→ **Material provided**:
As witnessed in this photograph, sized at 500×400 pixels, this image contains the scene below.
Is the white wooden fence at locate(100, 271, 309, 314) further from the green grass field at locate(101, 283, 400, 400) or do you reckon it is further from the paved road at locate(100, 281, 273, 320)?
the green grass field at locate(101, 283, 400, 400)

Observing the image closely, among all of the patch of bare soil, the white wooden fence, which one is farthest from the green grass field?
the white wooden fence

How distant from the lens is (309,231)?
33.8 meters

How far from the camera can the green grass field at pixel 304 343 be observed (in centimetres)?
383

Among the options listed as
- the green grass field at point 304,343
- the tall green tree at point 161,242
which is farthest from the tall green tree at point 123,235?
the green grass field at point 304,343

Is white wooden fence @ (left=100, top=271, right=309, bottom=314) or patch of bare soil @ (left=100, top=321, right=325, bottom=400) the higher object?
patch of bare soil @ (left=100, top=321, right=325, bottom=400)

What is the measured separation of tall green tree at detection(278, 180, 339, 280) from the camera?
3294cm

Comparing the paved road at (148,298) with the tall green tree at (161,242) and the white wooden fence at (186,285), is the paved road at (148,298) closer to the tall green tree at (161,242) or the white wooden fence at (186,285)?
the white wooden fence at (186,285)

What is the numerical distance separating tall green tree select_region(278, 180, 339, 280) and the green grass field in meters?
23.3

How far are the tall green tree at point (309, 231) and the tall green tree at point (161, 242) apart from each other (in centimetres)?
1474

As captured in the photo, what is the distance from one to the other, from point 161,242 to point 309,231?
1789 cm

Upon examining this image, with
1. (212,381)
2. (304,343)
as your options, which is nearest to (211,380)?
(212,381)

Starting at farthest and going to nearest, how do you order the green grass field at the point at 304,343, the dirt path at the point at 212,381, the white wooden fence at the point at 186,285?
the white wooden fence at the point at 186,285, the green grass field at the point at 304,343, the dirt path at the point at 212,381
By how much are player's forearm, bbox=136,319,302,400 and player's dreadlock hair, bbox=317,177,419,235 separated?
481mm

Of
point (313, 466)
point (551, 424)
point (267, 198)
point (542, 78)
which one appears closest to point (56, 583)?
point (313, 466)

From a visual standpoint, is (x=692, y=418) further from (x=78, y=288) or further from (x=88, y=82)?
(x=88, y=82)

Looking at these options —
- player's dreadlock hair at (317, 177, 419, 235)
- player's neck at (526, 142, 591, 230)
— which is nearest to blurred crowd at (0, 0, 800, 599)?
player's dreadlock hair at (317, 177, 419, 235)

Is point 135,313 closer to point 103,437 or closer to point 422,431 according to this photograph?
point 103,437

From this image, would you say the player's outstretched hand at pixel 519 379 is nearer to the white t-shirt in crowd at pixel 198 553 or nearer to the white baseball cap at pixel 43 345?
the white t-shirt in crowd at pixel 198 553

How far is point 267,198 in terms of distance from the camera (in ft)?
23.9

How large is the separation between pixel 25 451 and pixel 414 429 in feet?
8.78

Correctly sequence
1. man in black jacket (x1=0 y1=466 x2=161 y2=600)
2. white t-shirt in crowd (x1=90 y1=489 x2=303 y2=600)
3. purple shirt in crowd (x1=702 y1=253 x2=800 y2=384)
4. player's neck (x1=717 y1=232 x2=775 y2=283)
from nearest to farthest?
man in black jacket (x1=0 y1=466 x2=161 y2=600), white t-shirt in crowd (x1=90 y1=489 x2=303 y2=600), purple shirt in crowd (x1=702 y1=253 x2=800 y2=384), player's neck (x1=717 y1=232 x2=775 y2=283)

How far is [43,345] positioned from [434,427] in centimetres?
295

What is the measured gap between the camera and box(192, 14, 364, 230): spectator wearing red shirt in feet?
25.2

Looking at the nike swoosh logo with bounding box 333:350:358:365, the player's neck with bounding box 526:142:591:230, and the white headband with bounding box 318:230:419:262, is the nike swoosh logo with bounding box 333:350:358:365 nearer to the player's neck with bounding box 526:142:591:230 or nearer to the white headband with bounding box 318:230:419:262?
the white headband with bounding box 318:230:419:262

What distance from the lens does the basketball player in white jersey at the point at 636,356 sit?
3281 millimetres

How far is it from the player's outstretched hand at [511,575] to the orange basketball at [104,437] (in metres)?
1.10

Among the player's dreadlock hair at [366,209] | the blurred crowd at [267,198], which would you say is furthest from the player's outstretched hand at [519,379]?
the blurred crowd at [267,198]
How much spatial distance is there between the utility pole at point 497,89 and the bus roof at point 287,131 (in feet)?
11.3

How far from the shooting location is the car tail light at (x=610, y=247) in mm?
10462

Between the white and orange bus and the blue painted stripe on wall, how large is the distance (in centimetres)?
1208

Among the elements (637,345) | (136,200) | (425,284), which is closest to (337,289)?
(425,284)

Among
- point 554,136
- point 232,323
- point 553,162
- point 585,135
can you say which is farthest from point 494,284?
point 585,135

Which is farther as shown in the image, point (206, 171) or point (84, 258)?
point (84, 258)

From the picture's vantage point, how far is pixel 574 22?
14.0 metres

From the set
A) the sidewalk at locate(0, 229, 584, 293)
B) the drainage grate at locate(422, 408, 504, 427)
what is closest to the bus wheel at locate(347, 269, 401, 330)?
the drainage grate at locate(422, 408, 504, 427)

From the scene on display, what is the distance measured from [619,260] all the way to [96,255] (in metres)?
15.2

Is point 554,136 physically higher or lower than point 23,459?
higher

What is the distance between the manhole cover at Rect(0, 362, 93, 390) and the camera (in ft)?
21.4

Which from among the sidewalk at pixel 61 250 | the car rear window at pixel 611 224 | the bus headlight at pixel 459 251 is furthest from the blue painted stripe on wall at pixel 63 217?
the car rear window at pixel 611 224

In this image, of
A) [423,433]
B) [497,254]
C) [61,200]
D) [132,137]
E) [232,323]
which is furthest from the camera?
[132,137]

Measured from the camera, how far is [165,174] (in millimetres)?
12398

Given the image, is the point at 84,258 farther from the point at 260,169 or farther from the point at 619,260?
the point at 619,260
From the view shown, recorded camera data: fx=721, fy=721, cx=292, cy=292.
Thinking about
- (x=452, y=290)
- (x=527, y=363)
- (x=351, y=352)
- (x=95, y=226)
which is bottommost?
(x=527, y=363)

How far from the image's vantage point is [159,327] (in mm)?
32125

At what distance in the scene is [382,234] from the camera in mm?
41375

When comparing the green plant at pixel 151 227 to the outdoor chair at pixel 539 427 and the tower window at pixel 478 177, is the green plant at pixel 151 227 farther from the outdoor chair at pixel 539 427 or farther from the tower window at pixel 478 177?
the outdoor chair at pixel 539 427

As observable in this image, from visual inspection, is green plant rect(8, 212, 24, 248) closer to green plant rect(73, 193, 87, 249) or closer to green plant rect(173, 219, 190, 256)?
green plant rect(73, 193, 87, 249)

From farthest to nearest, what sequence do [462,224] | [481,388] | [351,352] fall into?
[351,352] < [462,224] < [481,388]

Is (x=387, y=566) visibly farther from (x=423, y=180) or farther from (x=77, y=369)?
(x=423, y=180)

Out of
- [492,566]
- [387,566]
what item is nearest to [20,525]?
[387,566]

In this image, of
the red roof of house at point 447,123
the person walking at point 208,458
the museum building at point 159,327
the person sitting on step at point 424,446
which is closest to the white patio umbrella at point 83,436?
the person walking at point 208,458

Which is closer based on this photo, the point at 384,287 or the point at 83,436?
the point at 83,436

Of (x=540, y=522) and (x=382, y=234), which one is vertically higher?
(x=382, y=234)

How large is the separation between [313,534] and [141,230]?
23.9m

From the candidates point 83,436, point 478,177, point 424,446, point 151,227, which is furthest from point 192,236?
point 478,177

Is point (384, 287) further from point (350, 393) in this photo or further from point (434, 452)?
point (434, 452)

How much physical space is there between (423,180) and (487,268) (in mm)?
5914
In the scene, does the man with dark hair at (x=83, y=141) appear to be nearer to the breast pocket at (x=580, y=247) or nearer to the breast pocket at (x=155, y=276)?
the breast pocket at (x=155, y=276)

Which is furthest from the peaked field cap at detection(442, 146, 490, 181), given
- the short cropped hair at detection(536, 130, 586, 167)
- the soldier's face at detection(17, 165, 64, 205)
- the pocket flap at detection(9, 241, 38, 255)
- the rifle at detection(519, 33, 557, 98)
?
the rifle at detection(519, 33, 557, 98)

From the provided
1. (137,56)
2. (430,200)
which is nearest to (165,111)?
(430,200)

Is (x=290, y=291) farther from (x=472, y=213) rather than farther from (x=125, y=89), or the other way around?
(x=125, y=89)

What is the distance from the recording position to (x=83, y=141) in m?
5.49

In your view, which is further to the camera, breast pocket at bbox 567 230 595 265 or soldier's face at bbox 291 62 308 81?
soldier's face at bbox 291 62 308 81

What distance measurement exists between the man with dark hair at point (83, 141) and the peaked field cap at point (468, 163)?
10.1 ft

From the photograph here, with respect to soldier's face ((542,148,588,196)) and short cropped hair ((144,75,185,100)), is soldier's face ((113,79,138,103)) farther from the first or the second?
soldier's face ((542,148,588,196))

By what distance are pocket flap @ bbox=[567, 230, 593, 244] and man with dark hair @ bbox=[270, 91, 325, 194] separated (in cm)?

→ **Exercise brief**: Rewrite the lines from the one containing "From the photograph" through the end of the material, replacing "short cropped hair" with "closely cropped hair" and changing nothing else.

→ **Exercise response**:
From the photograph here, with respect to soldier's face ((542,148,588,196)) and closely cropped hair ((144,75,185,100)), is soldier's face ((113,79,138,103)) farther from the first or the second?
soldier's face ((542,148,588,196))

By what distance are pocket flap @ bbox=[567, 230, 593, 244] and man with dark hair @ bbox=[270, 91, 325, 194] separated (in cm)?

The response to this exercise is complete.